- [Provided passage]
Example of application: Template Matching¶

https://docs.opencv.org/3.4.2/d4/dc6/tutorial_py_template_matching.html

Template Matching is a method for searching and finding the location of a template image in a larger image. In order to cope with different sizes of the occurrence of the template we can take advantage of image pyramid.

EXERCISE: Template matching and Gaussian pyramid¶

Based on the exercises about template matching and the construction of Gaussian pyramids try to detect as much tunas as posible in the image Tuna_Relative_Sizes.jpg given the template in Tuna_template.jpg.

In [ ]:
# Example 1: Template Pyramid (Fixed Image Scale) without NMS
#
# This example demonstrates object detection by scaling the template 
# (creating a template pyramid) and matching it against the original, 
# fixed-size image.
#
# Non-Max Suppression (NMS) is intentionally omitted. As a result, 
# a single object may generate multiple, overlapping detections 
# at different scales or positions.
#
# Note: Various detection thresholds were evaluated. The threshold 
# selected represents a deliberate balance between detection efficacy 
# and minimizing noise (false positives).

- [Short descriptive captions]
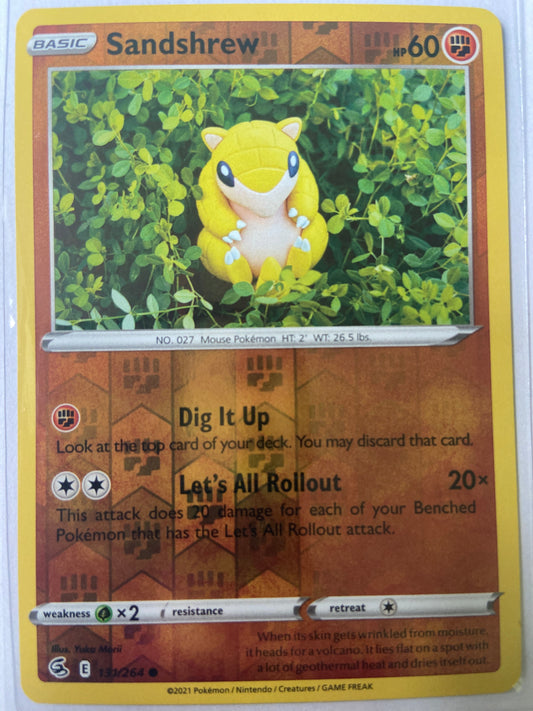 Sandshrew #131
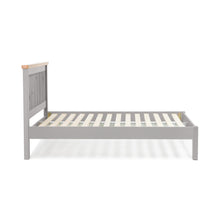 Gloucester Grey 4ft 6' Double Bed
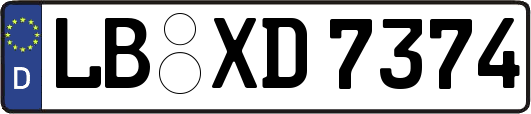 LB-XD7374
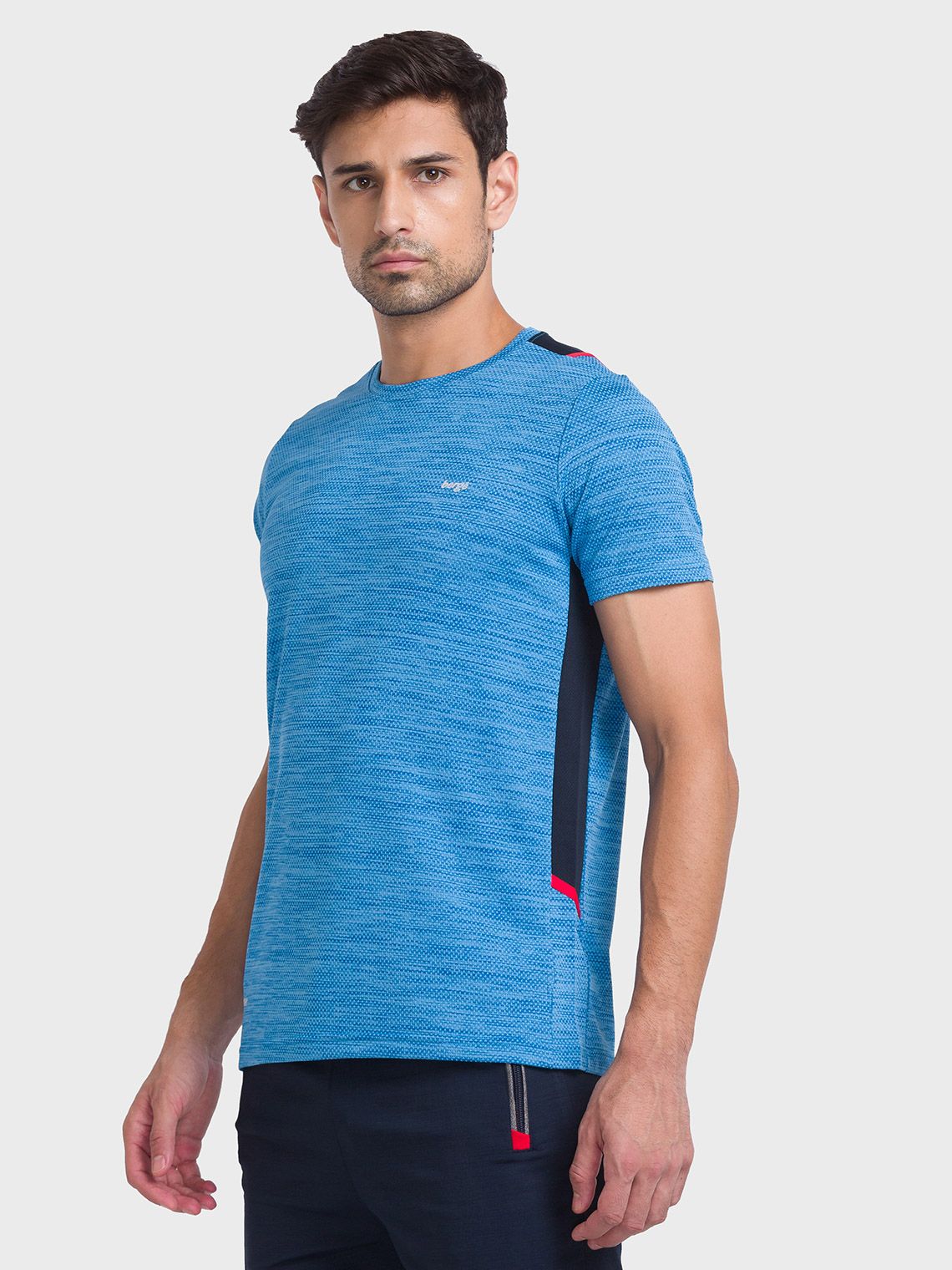Men Slim Fit Sports T-shirt - Image 4
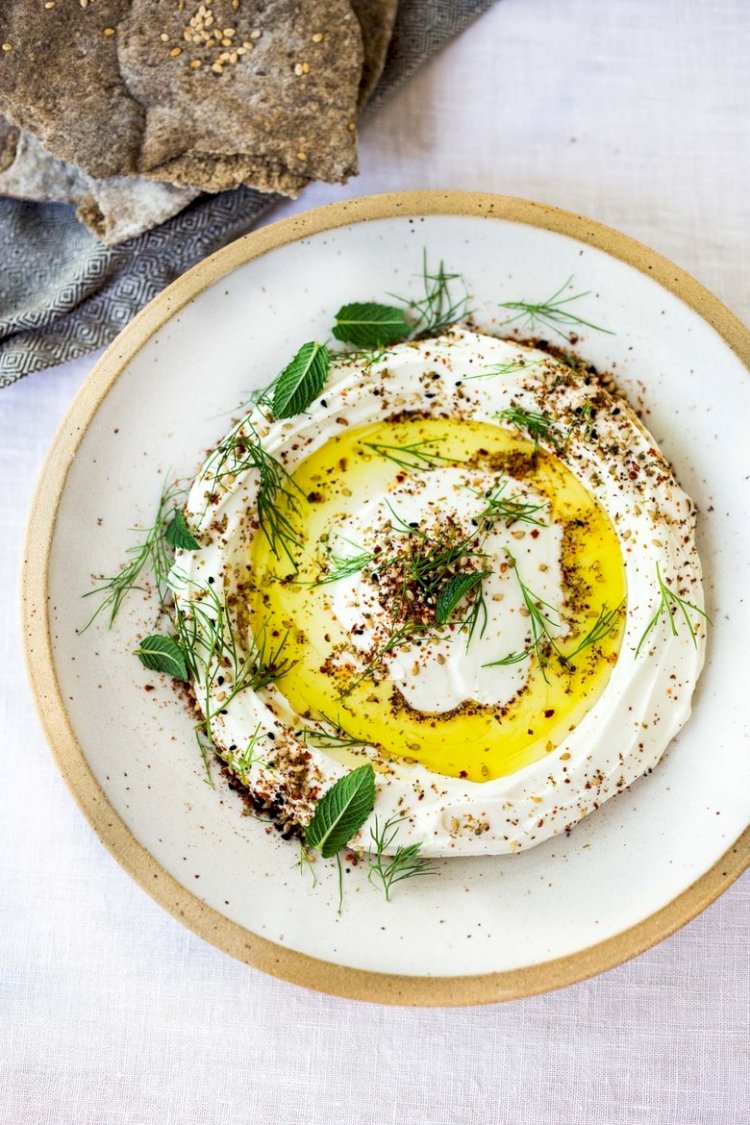 Labneh Dip Recipe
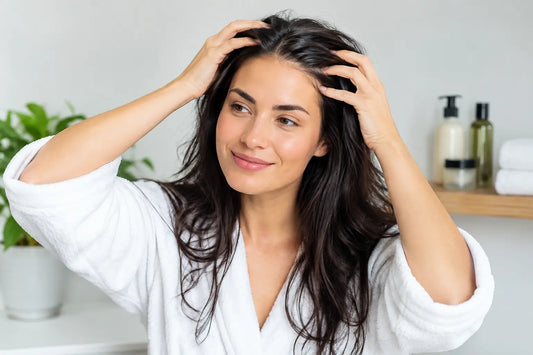 How to Reduce Scalp Buildup Without Overwashing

- [Your goal]
Set down word for word the part of the template matching passage starting with "Based on the" and going on through "template in Tuna_template.jpg.". These entries come from a separate source.

- [Response box]
Based on the exercises about template matching and the construction of Gaussian pyramids try to detect as much tunas as posible in the image Tuna_Relative_Sizes.jpg given the template in Tuna_template.jpg.